Did you just forget
this, and that you
responded to it?
Yeah, and? That still wasn't an explanation specifically to what exercise was being affected. Believing something is a sin is a belief, it is not the free exercise of religion the government can affect.
I mean, sure, if you define "exercise of religion" as exclusively "praying and going to church," then the contraceptive rule doesn't burden any exercise of religion (except insofar as it might make praying or going to church awkward, since the person praying or going to church believes he or she is engaging in sinful behavior).
It's not exclusively that. It's also not drinking wine or eating pork, it can be eating Matzot on Passover, it can be eating the body of Christ cracker, it can be not getting an abortion, not having pre-marital sex, not using contraceptives. The key part here is it is things the person does for themselves directly that is an exercise of religion.
There's a very good reason no person familiar with the law has raised the argument you're trying to make: it has no legal, factual, or policy basis.
Wrong. Reynolds v US did just that. Thomas Jefferson did as well.
"Believing with you that religion is a matter which
lies solely between Man & his God, that he owes account to none other for his faith or his worship,
that the legitimate powers of government reach actions only, & not opinions, I contemplate with sovereign reverence that act of the whole American people which declared that their legislature should "make no law respecting an establishment of religion, or prohibiting the free exercise thereof," thus building a wall of separation between Church & State. Adhering to this expression of the supreme will of the nation in behalf of the rights of conscience, I shall see with sincere satisfaction the progress of those sentiments which tend to restore to man all his natural rights, convinced he has no natural right in opposition to his social duties."

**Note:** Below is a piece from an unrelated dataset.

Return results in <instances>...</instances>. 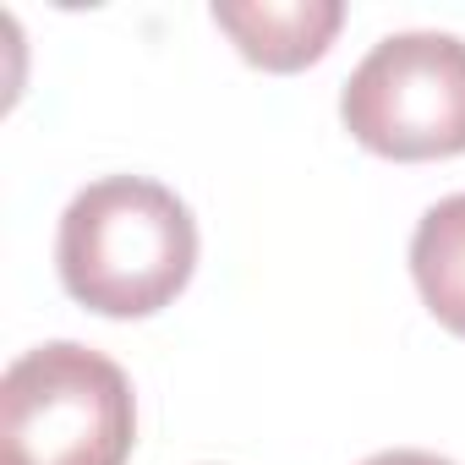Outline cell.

Reynolds is where Scalia got that quote from I posted earlier.
"to permit this would be to make the professed doctrines of religious belief superior to the law of the land, and in effect to permit every citizen to become a law unto himself."
This is exactly in line with my argument.
APK responded to this, but there's a difference between requiring an employer to compensate its employees in a specified manner on the one hand, and the employer not interfering with how its employees spend their compensation, on the other. If the government commands me to purchase X and provide it to you, that results in a very different analysis for me than if I simply paid you and you purchased X. I don't care what you do with your money; I just care what I do with mine.
First off, as I already explained, they aren't being commanded to purchase contraceptives, as I explained. Secondly, it is no different as I explained as you're still giving money through third parties.
Furthermore, I'd like to point out it isn't a sin to buy contraceptives, even for Hobby Lobby. It's the
use of them that is the sin. Hobby Lobby can go to Walgreens and buy contraceptives and throw them in the trash and that would not be sinful.
So even if Hobby Lobby directly bought contraceptives, which they aren't, nothing about their religion has been violated. It's only if and only if people use them as their intended function (say, instead of water balloons
) where it's an issue for them. But someone else using a contraceptive doesn't affect Hobby Lobby's exercise of religion. They can still refuse to use them for themselves!
Hobby Lobby's argument is that they are being forced to contribute to their use (which they can't actually prove, only assume), but this argument is true just by paying wages itself.
It's also hilarious to see someone argue there's a distinction between the employer reducing ones wages to pay for employer insurance versus not and letting the employee buy it on his own. You're simply changing the tax credits and nothing else.
Why on earth couldn't you? Must buying milk and eggs be an exercise of religion in order for tithing to be an exercise of religion? Or, must buying milk and eggs be an exercise of religion in order for declining to buy alcohol (because one believes consuming alcohol is a sin) to be an exercise of religion? Obviously not.
I don't understand what you're saying here at all.
When a person does, or refrains from doing, something that the person believes he or she is bound by God's commands to do, or refrain from doing, that person is exercising religion. When a person does, or refrains from doing, something which the person believes is permitted but not required by God's commands, that person is not exercising religion. "Spending money" could fall in either of those categories, and so may be an exercise of religion, or not, depending on the facts of the particular situation.
I didn't say spending money can never be religious (though I think some argument can be made with the caveat that spending and charity aren't the same). I said in the context of the issue, it's always or never.
If you believe contraceptives are a sin, then if you spend money on it indirectly, you believe it doesn't violate your religious exercise. You can't argue spending it indirectly in this manner matters and this other manner does not.
Hobby Lobby hasn't argued their taxes covering federal workers insurance that covers birth control violates their exercise of religion, but they're arguing them covering their own workers insurance that does that does. That's an inconsistent position. Either both do or none do!